Berlin. Wird sie zu einem „Meilenstein“ der Verkehrswende? Das Kabinett beschließt eine Reform des Straßenverkehrsgesetzes. Umweltverbände sind skeptisch, ob ein grundlegender Umbruch gelingt.
Mehr Spielräume für Kommunen für Busspuren und Radwege - aber kein Freibrief für Tempo-30-Zonen. Das sieht im Kern eine Reform des Straßenverkehrsgesetzes vor. Das Kabinett beschloss am Mittwoch einen Gesetzentwurf von Verkehrsminister Volker Wissing. Der FDP-Politiker sagte in Berlin, das Straßenverkehrsgesetz solle modernisiert und erweitert werden.
Worum es geht
Das Straßenverkehrsgesetz ist die Grundlage für das Verkehrsrecht. Seit langem fordern Verkehrs- und Umweltverbände eine Modernisierung - damit Kommunen vor Ort mehr entscheiden und umsetzen können, für lebenswertere Städte und als Beitrag zu mehr Klimaschutz im Verkehrssektor, der Emissionsziele verfehlt. Im März forderte ein Verbände-Bündnis, das Straßenverkehrsgesetz müsse von einem „reinen Kfz-Gesetz aus Kaiserzeiten“ zu einem modernen Straßenverkehrsrecht für alle weiterentwickelt werden.
In ihrem Koalitionsvertrag Ende 2021 hatten SPD, FDP und Grüne vereinbart, dass im Straßenverkehrsgesetz künftig neben der Flüssigkeit und Sicherheit des Verkehrs auch die Ziele des Klima- und Umweltschutzes, der Gesundheit und der städtebaulichen Entwicklung berücksichtigt werden sollten. Diese Vorgabe setzt Wissing nun um.
Was die Reform bedeutet
Länder und Kommunen sollten künftig schneller und flexibler auf besondere Anforderungen vor Ort reagieren können, so Wissing. Es solle ein Rechtsrahmen geschaffen werden, um in der untergeordneten Straßenverkehrsordnung den Behörden neue Befugnisse zu geben. So könnten Behörden „auf Erprobungsbasis“ Sonderfahrspuren für bestimmte klimafreundliche Mobilitätsformen anordnen, zum Beispiel für elektrisch oder mit Wasserstoff betriebene Fahrzeuge oder mit mehreren Personen besetzte Fahrzeuge.
Mehr Flexibilität soll es auch dafür geben, dass Kommunen Bewohnerparken anordnen können. Außerdem sollen leichter Busspuren und Radwege eingerichtet werden können. Behörden sollen laut Ministerium künftig verkehrsregelnde Maßnahmen ausschließlich aus Gründen des Klimaschutzes, der Gesundheit und der städtebaulichen Entwicklung erlassen können. So sollen auch Tempo-30-Regelungen erleichtert werden.
Laut Ministerium betrifft das Spielplätze, hochfrequentierte Schulwege und Fußgängerüberwege - sowie Streckenabschnitte bis zu 500 Metern zwischen zwei Tempo-30-Strecken, damit der Verkehr besser fließen könne.

§ Gezeigtes Material:
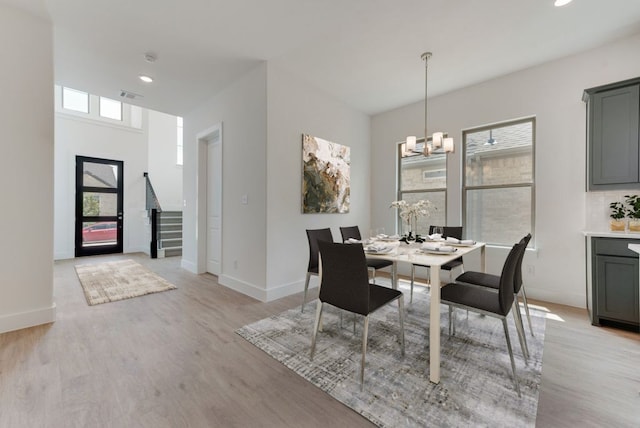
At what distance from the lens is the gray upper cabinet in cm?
246

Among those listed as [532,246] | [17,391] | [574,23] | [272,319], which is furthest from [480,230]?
[17,391]

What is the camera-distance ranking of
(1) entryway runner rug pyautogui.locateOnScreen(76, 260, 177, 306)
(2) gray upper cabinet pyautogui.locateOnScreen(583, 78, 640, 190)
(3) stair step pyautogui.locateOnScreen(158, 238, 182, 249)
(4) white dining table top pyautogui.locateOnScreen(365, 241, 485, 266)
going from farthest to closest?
(3) stair step pyautogui.locateOnScreen(158, 238, 182, 249)
(1) entryway runner rug pyautogui.locateOnScreen(76, 260, 177, 306)
(2) gray upper cabinet pyautogui.locateOnScreen(583, 78, 640, 190)
(4) white dining table top pyautogui.locateOnScreen(365, 241, 485, 266)

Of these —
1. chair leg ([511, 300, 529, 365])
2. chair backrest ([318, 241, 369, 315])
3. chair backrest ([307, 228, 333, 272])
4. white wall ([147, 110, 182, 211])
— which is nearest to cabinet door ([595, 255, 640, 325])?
chair leg ([511, 300, 529, 365])

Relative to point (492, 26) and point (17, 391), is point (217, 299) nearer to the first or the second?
point (17, 391)

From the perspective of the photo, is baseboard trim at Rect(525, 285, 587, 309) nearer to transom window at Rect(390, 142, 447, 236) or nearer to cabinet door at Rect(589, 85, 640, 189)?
cabinet door at Rect(589, 85, 640, 189)

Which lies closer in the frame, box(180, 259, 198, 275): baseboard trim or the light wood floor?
the light wood floor

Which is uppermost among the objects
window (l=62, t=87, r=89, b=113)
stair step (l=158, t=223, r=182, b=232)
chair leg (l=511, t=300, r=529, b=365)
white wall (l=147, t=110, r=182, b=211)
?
window (l=62, t=87, r=89, b=113)

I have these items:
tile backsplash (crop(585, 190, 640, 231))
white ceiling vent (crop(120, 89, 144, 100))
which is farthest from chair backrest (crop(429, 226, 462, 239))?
white ceiling vent (crop(120, 89, 144, 100))

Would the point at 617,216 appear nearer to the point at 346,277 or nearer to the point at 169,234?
the point at 346,277

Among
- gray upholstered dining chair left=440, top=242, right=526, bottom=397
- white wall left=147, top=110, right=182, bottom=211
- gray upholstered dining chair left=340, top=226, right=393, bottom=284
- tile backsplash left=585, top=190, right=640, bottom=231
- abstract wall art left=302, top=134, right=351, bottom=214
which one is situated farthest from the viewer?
white wall left=147, top=110, right=182, bottom=211

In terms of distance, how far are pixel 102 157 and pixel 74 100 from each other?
1397mm

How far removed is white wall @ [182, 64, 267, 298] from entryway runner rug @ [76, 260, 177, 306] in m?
1.04

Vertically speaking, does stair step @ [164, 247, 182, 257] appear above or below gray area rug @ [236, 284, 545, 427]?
above

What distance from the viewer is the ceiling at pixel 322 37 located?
2305 mm
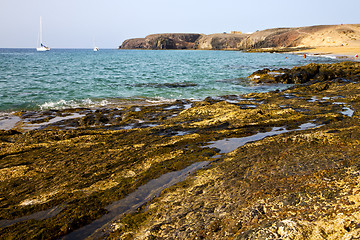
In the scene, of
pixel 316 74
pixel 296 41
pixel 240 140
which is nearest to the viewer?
pixel 240 140

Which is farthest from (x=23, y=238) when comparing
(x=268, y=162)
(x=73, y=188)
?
(x=268, y=162)

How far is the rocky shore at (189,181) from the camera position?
260cm

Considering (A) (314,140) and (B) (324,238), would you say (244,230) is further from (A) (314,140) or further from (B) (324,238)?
(A) (314,140)

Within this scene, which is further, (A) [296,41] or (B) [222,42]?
(B) [222,42]

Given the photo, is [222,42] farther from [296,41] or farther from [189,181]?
[189,181]

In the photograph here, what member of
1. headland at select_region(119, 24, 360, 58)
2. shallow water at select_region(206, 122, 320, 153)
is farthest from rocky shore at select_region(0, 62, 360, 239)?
headland at select_region(119, 24, 360, 58)

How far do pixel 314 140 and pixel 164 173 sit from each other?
2988 millimetres

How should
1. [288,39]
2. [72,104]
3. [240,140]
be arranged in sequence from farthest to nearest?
1. [288,39]
2. [72,104]
3. [240,140]

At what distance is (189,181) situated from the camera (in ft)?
12.7

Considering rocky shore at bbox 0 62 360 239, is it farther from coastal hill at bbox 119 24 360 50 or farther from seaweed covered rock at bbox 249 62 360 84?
coastal hill at bbox 119 24 360 50

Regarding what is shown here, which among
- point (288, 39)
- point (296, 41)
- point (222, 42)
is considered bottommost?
point (296, 41)

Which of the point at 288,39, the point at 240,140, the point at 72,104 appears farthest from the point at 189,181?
the point at 288,39

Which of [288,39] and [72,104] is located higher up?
[288,39]

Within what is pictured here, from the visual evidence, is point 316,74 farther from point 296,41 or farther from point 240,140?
point 296,41
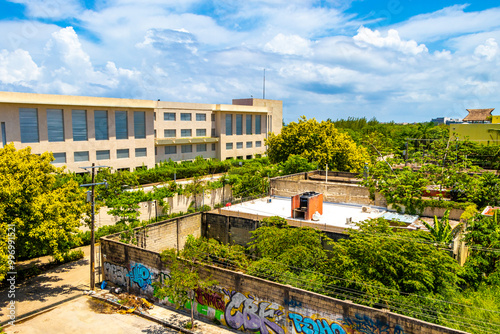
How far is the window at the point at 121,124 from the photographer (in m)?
47.9

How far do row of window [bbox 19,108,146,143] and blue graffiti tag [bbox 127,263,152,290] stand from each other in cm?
2583

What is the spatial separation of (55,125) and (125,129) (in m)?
8.92

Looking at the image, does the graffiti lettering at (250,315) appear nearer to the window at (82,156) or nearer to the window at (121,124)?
the window at (82,156)

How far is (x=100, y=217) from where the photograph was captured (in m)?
33.1

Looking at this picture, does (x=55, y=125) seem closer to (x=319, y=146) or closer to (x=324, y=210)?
(x=324, y=210)

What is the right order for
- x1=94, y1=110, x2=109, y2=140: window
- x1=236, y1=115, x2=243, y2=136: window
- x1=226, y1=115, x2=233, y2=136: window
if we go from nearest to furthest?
x1=94, y1=110, x2=109, y2=140: window
x1=226, y1=115, x2=233, y2=136: window
x1=236, y1=115, x2=243, y2=136: window

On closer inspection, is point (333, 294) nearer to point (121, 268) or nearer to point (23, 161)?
point (121, 268)

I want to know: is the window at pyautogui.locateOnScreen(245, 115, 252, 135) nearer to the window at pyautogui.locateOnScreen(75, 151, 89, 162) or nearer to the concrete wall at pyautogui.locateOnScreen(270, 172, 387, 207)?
the concrete wall at pyautogui.locateOnScreen(270, 172, 387, 207)

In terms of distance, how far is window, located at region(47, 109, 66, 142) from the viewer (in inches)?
1631

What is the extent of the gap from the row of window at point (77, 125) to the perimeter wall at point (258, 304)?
23473 mm

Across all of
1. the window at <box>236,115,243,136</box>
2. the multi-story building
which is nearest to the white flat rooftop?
the multi-story building

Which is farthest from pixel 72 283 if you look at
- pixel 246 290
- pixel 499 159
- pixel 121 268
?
pixel 499 159

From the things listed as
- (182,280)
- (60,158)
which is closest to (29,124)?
(60,158)

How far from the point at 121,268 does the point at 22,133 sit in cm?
2519
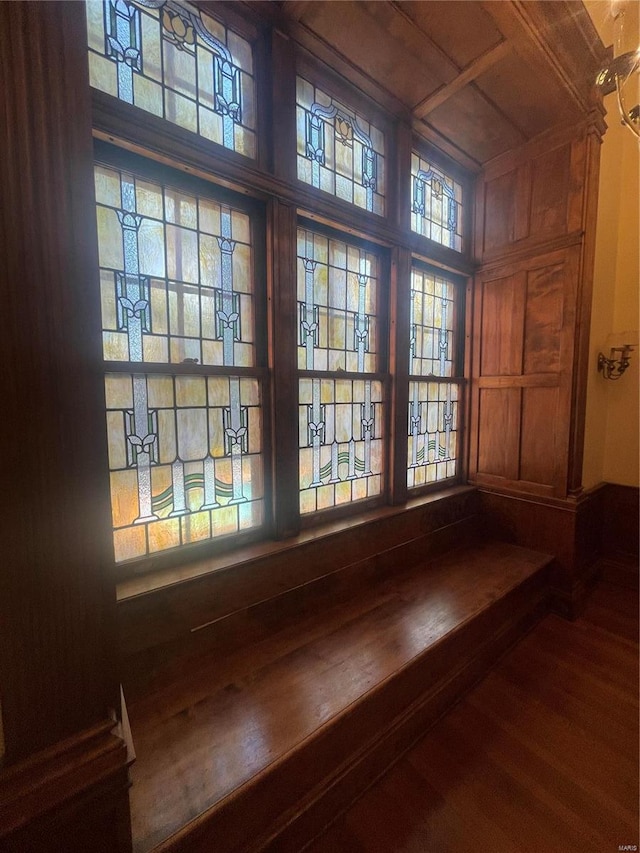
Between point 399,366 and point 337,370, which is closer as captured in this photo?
point 337,370

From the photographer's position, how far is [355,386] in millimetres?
1969

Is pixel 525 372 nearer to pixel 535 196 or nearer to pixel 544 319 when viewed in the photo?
pixel 544 319

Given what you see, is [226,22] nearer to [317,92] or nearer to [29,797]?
[317,92]

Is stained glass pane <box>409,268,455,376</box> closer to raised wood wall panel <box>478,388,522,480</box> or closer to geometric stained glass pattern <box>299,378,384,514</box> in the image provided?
raised wood wall panel <box>478,388,522,480</box>

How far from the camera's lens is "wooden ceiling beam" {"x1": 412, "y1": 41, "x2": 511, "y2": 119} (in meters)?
1.65

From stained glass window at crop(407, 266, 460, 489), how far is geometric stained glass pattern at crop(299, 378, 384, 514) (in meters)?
0.33

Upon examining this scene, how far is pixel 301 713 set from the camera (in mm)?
1148

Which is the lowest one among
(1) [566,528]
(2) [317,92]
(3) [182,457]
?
(1) [566,528]

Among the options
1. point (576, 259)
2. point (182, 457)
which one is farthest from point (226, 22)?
point (576, 259)

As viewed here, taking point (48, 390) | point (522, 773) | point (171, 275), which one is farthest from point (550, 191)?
point (522, 773)

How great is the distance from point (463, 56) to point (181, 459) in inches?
88.3

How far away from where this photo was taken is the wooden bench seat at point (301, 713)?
0.93 metres

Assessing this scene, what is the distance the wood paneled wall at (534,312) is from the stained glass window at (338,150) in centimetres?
99

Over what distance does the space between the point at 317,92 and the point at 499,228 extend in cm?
147
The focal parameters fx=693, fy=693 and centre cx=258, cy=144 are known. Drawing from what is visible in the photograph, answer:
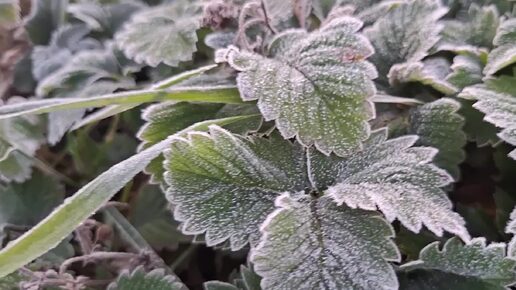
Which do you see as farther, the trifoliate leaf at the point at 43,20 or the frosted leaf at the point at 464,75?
Answer: the trifoliate leaf at the point at 43,20

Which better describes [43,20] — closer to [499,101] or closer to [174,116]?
[174,116]

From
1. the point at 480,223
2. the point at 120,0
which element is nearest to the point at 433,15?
the point at 480,223

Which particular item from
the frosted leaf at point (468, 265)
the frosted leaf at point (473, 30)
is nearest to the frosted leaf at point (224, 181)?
the frosted leaf at point (468, 265)

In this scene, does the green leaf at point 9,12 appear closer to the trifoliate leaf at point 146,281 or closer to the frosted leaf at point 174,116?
the frosted leaf at point 174,116

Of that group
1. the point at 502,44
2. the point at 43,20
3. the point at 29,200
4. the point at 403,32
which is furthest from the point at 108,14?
the point at 502,44

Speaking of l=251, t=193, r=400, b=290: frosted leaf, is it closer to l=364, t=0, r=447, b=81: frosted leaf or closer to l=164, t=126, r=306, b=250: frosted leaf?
l=164, t=126, r=306, b=250: frosted leaf

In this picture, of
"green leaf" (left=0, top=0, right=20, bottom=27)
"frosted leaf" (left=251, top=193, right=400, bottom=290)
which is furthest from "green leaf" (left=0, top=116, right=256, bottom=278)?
"green leaf" (left=0, top=0, right=20, bottom=27)

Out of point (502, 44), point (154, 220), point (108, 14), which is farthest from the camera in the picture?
point (108, 14)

§ Schriftliche Aufgabe A:
Prüfe anhand des Textabschnitts zur Reform des Straßenverkehrsgesetzes, ob diese Aussagen zutreffen: (i) Das Kabinett beschloss den Gesetzentwurf an einem Mittwoch. (ii) Die Reform gibt Kommunen einen Freibrief für Tempo-30-Zonen. (iii) Erleichterte Tempo-30-Regelungen sollen auch Streckenabschnitte bis zu 1000 Metern zwischen zwei Tempo-30-Strecken betreffen. Antworte jeweils mit Ja oder Nein und zitiere die ausschlaggebenden Worte des Textes wörtlich.
§ Schriftliche Aufgabe B:
Führe den Textabschnitt zur Reform des Straßenverkehrsgesetzes nach seinem letzten Satz weiter.
Das Material wird hier nicht gebraucht.

§ Antwort A:
(i) Ja: „Das Kabinett beschloss am Mittwoch einen Gesetzentwurf von Verkehrsminister Volker Wissing.“
(ii) Nein: „aber kein Freibrief für Tempo-30-Zonen“
(iii) Nein: „Streckenabschnitte bis zu 500 Metern zwischen zwei Tempo-30-Strecken“

§ Antwort B:
Aber: Tempo-30-Zonen müssten verhältnismäßig sein, so Wissing. Bei einer Regelgeschwindigkeit von 50 Stundenkilometern bedeute eine Absenkung, dass der Staat einen Eingriff vornehme - und das müsse begründet werden. Der Minister betonte, es dürfe auch künftig bei der Anordnung einer Tempo-30-Zone nicht zu Beeinträchtigungen von Sicherheit und Flüssigkeit des Verkehrs kommen.
Die „Leichtigkeit“ des Verkehrs könne durch Geschwindigkeitsbegrenzungen eingeschränkt werden, so Wissing. Es müsse sichergestellt werden, dass der Verkehr fließe und Waren in Geschäften ankämen. Und: Ein flächendeckendes Tempo 30 in Städten werde es nicht geben.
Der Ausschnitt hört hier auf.